(Record tratti da una raccolta di dati)
········
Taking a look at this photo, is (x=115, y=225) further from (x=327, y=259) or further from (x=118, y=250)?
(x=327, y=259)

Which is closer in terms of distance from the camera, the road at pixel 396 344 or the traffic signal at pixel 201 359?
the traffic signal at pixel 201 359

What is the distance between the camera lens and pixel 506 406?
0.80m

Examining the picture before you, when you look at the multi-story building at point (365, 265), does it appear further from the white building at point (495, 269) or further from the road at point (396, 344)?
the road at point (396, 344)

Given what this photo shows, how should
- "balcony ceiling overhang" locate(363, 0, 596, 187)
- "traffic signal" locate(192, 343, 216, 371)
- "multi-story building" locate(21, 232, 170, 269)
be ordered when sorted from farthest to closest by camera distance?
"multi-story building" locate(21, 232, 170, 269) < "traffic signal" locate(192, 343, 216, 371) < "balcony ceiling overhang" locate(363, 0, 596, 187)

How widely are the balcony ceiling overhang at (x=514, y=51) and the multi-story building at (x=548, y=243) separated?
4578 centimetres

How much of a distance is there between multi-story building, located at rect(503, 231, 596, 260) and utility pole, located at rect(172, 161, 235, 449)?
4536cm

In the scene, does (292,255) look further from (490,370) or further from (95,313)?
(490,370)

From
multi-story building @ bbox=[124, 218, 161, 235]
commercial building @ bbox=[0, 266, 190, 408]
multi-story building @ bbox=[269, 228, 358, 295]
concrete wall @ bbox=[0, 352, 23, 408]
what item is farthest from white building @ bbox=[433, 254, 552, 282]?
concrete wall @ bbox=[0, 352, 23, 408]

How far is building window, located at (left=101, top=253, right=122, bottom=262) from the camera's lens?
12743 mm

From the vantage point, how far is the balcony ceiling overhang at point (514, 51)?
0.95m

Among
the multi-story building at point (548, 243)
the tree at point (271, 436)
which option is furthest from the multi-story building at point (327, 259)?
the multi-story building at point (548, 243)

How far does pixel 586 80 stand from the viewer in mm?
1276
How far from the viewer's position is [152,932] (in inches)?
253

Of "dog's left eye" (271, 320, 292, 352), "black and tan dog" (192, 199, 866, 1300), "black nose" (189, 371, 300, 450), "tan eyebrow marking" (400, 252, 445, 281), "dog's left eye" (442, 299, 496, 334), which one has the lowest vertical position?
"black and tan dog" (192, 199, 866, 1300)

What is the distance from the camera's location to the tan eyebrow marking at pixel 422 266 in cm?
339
········
#### [Problema posto]
Riproduci senza alcuna modifica le righe dei record a partire da quella che contiene "How widely are" e terminando con quella che contiene "4578 centimetres", entrambe incluse.

#### [Soluzione esercizio]
How widely are the balcony ceiling overhang at (x=514, y=51) and the multi-story building at (x=548, y=243) separated?
4578 centimetres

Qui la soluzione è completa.